» SET EXERCISE:
List every distinct email address that appears in the mailing-list message below about a reloption for partitioned tables, in the form the message gives them.

» DOCUMENT EXTRACT:
━━━━━━━━━━━━━━━━━━━━━━━━━━━━━━

Re: A reloption for partitioned tables - parallel_workers

From: Amit Langote <amitlangote09(at)gmail(dot)com>
To: Seamus Abshere <seamus(at)abshere(dot)net>
Cc: PostgreSQL-development <pgsql-hackers(at)postgresql(dot)org>
Subject: Re: A reloption for partitioned tables - parallel_workers
Date: 2021-02-16 06:05:50
Message-ID: CA+HiwqFHZ6Zyt5W7Ld-+6joBs1ii9Q1w_u5eNOc9=0m_6jeXAw@mail.gmail.com
Views: Raw Message | Whole Thread | Download mbox | Resend email
Thread:
Lists: pgsql-hackers

Hi Seamus,

Please see my reply below.

On Tue, Feb 16, 2021 at 1:35 AM Seamus Abshere <seamus(at)abshere(dot)net> wrote:
> On Mon, Feb 15, 2021, at 3:53 AM, Amit Langote wrote:
> > On Mon, Feb 15, 2021 at 5:28 PM Seamus Abshere <seamus(at)abshere(dot)net> wrote:
> > > It turns out parallel_workers may be a useful reloption for certain uses of partitioned tables, at least if they're made up of fancy column store partitions (see https://www.postgresql.org/message-id/7d6fdc20-857c-4cbe-ae2e-c0ff9520ed55%40www.fastmail.com).
> > >
> > > Would somebody tell me what I'm doing wrong? I would love to submit a patch but I'm stuck:
>
> > You may see by inspecting the callers of compute_parallel_worker()
> > that it never gets called on a partitioned table, only its leaf
> > partitions. Maybe you could try calling compute_parallel_worker()

━━━━━━━━━━━━━━━━━━━━━━━━━━━━━━

(Raw records)
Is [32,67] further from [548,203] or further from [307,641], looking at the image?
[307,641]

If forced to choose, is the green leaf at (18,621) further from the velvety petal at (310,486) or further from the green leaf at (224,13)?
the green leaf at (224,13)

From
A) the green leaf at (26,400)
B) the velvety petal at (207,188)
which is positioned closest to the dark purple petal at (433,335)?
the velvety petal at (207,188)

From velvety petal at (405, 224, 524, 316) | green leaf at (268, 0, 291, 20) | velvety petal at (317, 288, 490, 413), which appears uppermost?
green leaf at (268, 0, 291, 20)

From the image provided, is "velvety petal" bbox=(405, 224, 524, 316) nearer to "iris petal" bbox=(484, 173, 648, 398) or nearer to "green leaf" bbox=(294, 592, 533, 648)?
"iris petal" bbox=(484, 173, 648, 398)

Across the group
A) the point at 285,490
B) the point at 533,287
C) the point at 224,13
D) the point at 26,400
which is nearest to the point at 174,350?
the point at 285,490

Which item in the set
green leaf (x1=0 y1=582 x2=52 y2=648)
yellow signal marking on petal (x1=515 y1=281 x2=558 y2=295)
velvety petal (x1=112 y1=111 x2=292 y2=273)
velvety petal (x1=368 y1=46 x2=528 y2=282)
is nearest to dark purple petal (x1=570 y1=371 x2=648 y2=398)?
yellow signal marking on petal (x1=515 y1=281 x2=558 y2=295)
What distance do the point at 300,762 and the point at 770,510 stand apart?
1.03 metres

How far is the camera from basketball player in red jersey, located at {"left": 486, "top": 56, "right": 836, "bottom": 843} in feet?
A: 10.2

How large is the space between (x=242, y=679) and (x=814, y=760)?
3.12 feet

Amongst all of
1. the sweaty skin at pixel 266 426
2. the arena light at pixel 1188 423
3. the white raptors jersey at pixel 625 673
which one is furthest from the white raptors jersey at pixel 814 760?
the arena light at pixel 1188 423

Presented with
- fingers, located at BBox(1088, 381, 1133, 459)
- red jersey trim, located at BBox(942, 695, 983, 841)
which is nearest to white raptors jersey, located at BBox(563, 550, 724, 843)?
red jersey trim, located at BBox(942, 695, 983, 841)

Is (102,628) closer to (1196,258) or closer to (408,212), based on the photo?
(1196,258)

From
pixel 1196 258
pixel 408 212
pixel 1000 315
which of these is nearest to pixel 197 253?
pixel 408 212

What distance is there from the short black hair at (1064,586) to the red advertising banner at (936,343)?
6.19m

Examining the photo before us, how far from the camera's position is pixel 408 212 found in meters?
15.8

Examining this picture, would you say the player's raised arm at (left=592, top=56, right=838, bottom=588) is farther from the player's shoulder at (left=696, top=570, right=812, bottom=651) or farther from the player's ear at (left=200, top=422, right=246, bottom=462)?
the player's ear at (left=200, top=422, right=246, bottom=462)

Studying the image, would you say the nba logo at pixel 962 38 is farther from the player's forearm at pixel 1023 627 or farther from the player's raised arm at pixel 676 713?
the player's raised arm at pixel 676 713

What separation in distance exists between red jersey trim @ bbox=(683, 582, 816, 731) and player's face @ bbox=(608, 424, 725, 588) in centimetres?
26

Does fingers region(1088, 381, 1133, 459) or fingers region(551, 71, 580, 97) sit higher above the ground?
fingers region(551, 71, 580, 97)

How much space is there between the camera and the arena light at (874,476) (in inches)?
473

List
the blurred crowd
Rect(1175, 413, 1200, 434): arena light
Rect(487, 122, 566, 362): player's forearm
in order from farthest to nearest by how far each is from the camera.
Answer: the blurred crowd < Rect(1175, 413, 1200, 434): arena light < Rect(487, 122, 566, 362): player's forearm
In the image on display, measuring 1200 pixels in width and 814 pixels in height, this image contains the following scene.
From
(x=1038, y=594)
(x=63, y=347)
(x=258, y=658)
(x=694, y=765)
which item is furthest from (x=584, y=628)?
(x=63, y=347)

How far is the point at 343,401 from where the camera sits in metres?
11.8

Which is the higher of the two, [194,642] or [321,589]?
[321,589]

━━━━━━━━━━━━━━━━━━━━━━━━━━━━━━

» ANSWER TO THE PROBLEM:
amitlangote09(at)gmail(dot)com
seamus(at)abshere(dot)net
pgsql-hackers(at)postgresql(dot)org